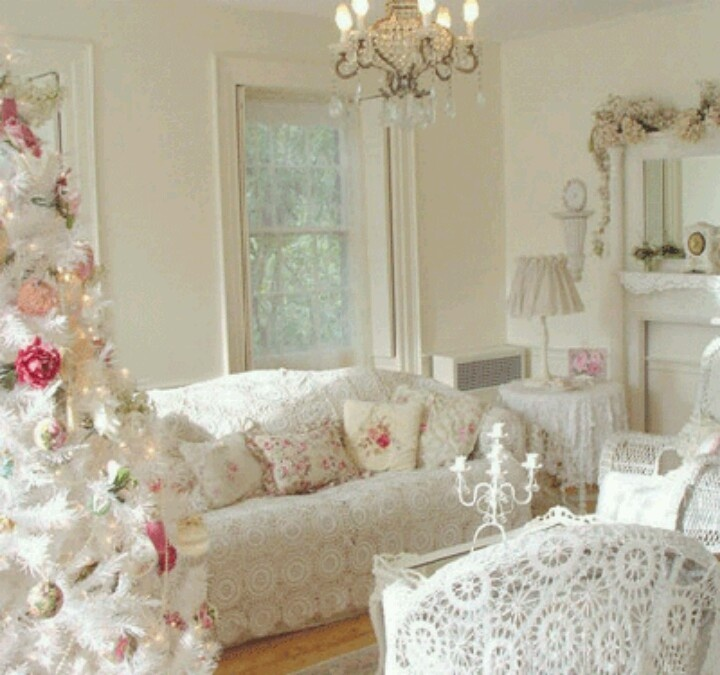 46fa23a5cbb1de9457ab56af020e0bb0  shabby chic living room shabby chic decor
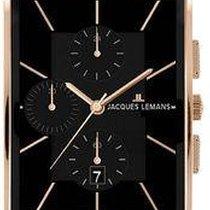Jacques Lemans York 1-1818C Herrenchronograph flach & leicht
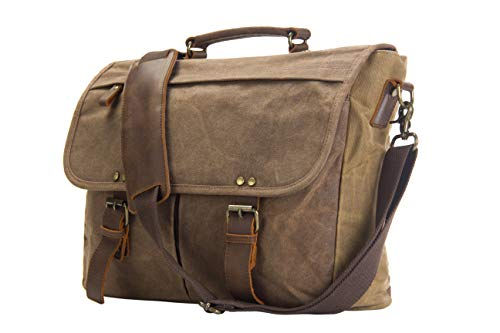emissary Laptop Messenger Bag (15.6'' Computer Bag) Canvas and Leather Shoulder Briefcase (Brown 15.6'' Laptop Bag)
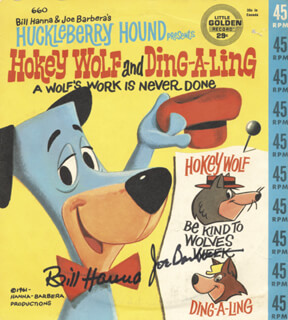 Autographs: BILL HANNA - RECORD ALBUM SLEEVE SIGNED CO-SIGNED BY: JOSEPH BARBERA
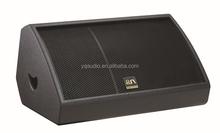 15 inch 2 way full range stage monitor speaker martin audio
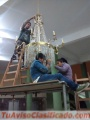 Limpieza de arañas de cristal Arnolds en Miraflores - Surco – La Molina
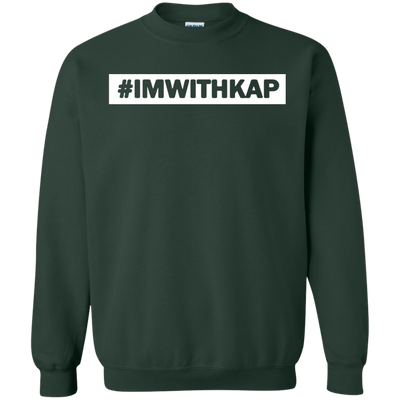 Hashtag I'm With Kap Sweater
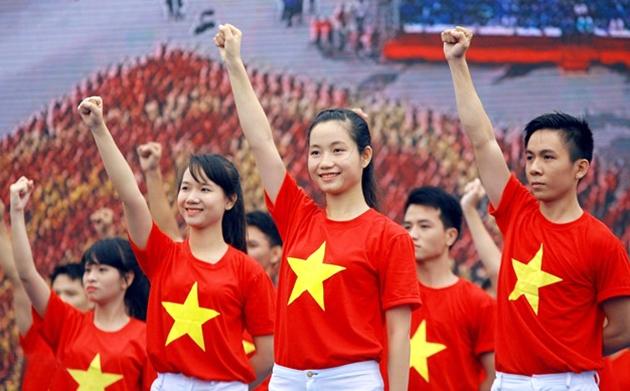 Những gương mặt trẻ của Đoàn Thanh niên Cộng sản Hồ Chí Minh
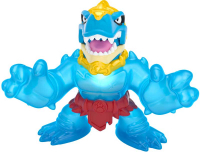 Wholesalers of Heroes Of Goo Jit Zu Supagoo Dino toys image 2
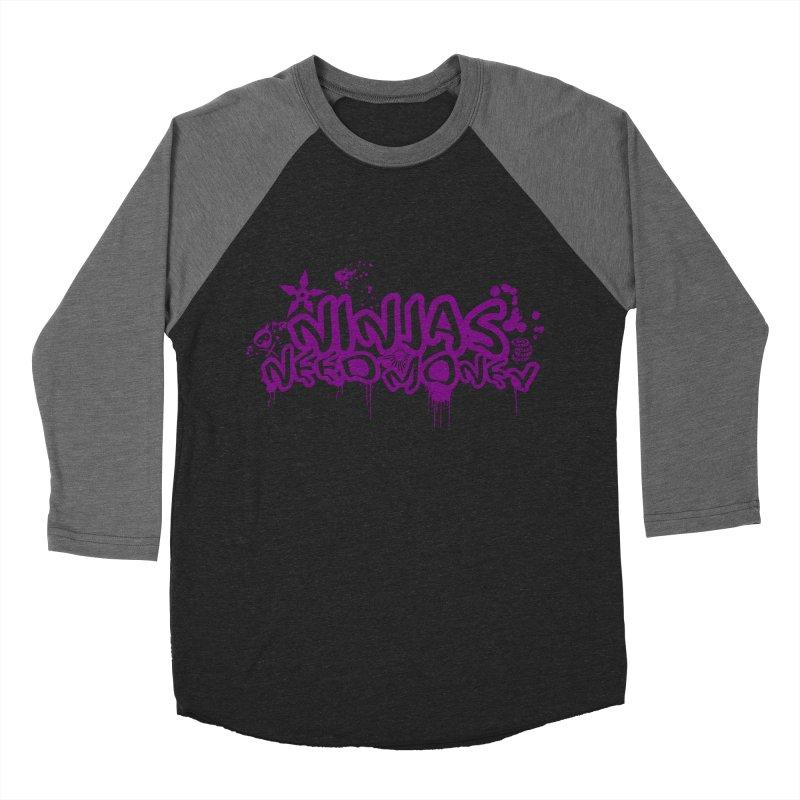URBAN NINJA PURPLE Women's Baseball Triblend Longsleeve T-Shirt by Ninjas Need Money's Artist Shop
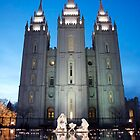 Temple by Nicole  Markmann Nelson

____________

- _WORK TASK_: Every record should come back exactly as it is, though none of the pictures should.

- _PROBLEM SOLUTION_:
 46fa23a5cbb1de9457ab56af020e0bb0  shabby chic living room shabby chic decor
Jacques Lemans York 1-1818C Herrenchronograph flach & leicht
emissary Laptop Messenger Bag (15.6'' Computer Bag) Canvas and Leather Shoulder Briefcase (Brown 15.6'' Laptop Bag)
 Autographs: BILL HANNA - RECORD ALBUM SLEEVE SIGNED CO-SIGNED BY: JOSEPH BARBERA
 15 inch 2 way full range stage monitor speaker martin audio
 Limpieza de arañas de cristal Arnolds en Miraflores - Surco – La Molina
 Hashtag I'm With Kap Sweater
 Những gương mặt trẻ của Đoàn Thanh niên Cộng sản Hồ Chí Minh
 Wholesalers of Heroes Of Goo Jit Zu Supagoo Dino toys image 2
URBAN NINJA PURPLE Women's Baseball Triblend Longsleeve T-Shirt by Ninjas Need Money's Artist Shop
 Temple by Nicole  Markmann Nelson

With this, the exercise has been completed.